- _What you should do_: Return, with no changes, the lines from the one with "Out of all of" up to and including the one with "which is furthest from the camera?".

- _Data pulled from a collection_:
========

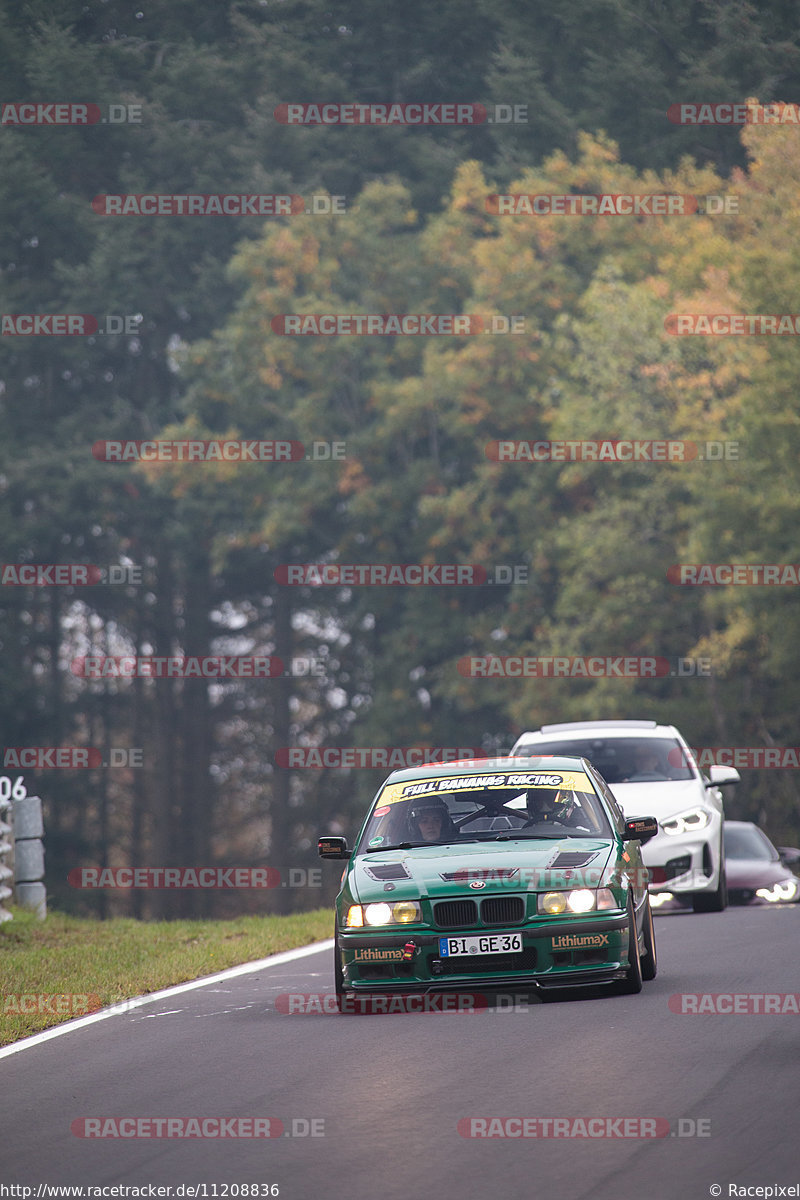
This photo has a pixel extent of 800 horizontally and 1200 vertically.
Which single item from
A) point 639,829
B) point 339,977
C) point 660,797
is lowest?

========

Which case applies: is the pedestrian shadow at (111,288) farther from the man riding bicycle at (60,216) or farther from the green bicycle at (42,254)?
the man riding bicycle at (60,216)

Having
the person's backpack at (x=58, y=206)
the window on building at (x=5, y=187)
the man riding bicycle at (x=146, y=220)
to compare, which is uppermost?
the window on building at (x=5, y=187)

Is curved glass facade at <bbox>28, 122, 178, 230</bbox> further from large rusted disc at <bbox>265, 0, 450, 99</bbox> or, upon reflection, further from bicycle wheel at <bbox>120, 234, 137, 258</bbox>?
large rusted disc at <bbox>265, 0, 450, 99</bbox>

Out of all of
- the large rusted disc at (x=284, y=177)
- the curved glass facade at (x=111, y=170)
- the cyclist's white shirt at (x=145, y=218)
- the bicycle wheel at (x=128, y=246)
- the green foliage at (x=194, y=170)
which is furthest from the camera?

========

- _Output of the exercise_:
Out of all of
- the large rusted disc at (x=284, y=177)
- the curved glass facade at (x=111, y=170)
- the cyclist's white shirt at (x=145, y=218)
- the bicycle wheel at (x=128, y=246)
- the green foliage at (x=194, y=170)
which is furthest from the camera?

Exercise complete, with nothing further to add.